Even their vaulted health system relies on donations of computers from countries like Canada.
Quote:
Mr Castro's supporters point out that he used his power to give Cubans world-class health and education services, at least until the Soviet subsidies dried up. Those achievements were genuine, but often exaggerated. In 1959 Cuba was already one of the five leading countries in Latin America on a variety of socio-economic indicators. And along with the schools and clinics came the dreary economic failures of central planning, the absence of political freedom and a police state.
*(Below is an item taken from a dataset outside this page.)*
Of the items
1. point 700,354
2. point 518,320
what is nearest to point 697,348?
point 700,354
Cuba is outranked today in the UN human-development index by democracies such as Argentina, Chile, Uruguay and Costa Rica, while Mexico is not far behind.
It rather reflects poorly on countries like VZL that they have to import Cuban doctors when they should be able to train their own? That balance in services is mainly tourism, and a dose of "Hey meester, buy my seester? She's only fourteen and reel cleen!" _________________ The organized state is a wonderful invention whereby everyone can live at someone else's expense.
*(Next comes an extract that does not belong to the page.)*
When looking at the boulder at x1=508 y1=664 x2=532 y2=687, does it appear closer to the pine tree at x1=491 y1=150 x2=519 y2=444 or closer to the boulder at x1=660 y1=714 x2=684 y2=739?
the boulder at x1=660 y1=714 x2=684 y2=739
Posted: Fri Feb 29, 2008 2:44 am Post subject: Re: FT: Food Aid to be Rationed (maybe)
Quote:
I can't see any reason why one area can't sustainably produce an agricultural surplus and so feed a second area. After all, why single out food for such restrictions?
It reduces the risk of famine, and also war. The longer distance that food has to travel the more things that can change or go wrong, either politically or physically. It reduces chance of war because if group A becomes dependent on food from group B, then group A could be facing zombie hordes if they stop selling food to group B. _________________ "If humans don't control their numbers, nature will." -Pimentel
"There is not enough trash to go around for everyone," said Banrel, one of the participants in the cattle massacre.
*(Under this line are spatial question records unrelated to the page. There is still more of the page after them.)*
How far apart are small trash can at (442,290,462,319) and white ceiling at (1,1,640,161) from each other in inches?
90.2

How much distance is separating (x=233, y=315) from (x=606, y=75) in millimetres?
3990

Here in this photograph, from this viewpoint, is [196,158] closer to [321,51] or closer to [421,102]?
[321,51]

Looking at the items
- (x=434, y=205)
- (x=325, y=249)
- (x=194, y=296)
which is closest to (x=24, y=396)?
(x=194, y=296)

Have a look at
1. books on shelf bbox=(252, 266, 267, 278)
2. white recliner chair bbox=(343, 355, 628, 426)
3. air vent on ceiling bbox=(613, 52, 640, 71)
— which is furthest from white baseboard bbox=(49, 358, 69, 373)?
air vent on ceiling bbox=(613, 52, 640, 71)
"George W. Bush loves poor people. He keeps making more of them." -unkn
Posted: Fri Feb 29, 2008 3:57 am Post subject: Re: FT: Food Aid to be Rationed (maybe)
I'm not sure that feeding non-local populations dramatically increases the probability of famine. If an area is producing a given amount of food, what difference does it make if it's people locally which are being fed by it? You may have supply chain interruptions which deprive those further away of food but, equally, you may have local mismanagement (Zimbabwe, the Ukraine, etc) which lead to localised famine. The whole issue of food aid is a convenient scapegoat for the real problem: over-consumption of resources by the global north. When the rich, fat pampered Brits, Yanks, Huns, etc. learn to tighten THEIR belts and learn to live within THEIR resource constraints, then they can start preaching to the rest of the world about overshoot but until that point they should shut up and learn a little humility.
Posted: Fri Feb 29, 2008 4:23 am Post subject: Re: FT: Food Aid to be Rationed (maybe)
I have been running a food deficit with the rest of the world now for over forty years. Sadly, it looks like I will never close that gap - ever? For my first 18-years I had generous sponsors that made up for that food deficit through financial aid. Since then I have been fortunate to be able to trade labor and know-how for those food imports. However, I am very vulnerable should the world stop exporting food to me. I would likely starve in a very short period of time despite being willing to sell more of my labor and know-how. I live knowing that I am only a meal or two away from being hungry. And a hungry man is an angry man! ; - ) _________________ The organized state is a wonderful invention whereby everyone can live at someone else's expense.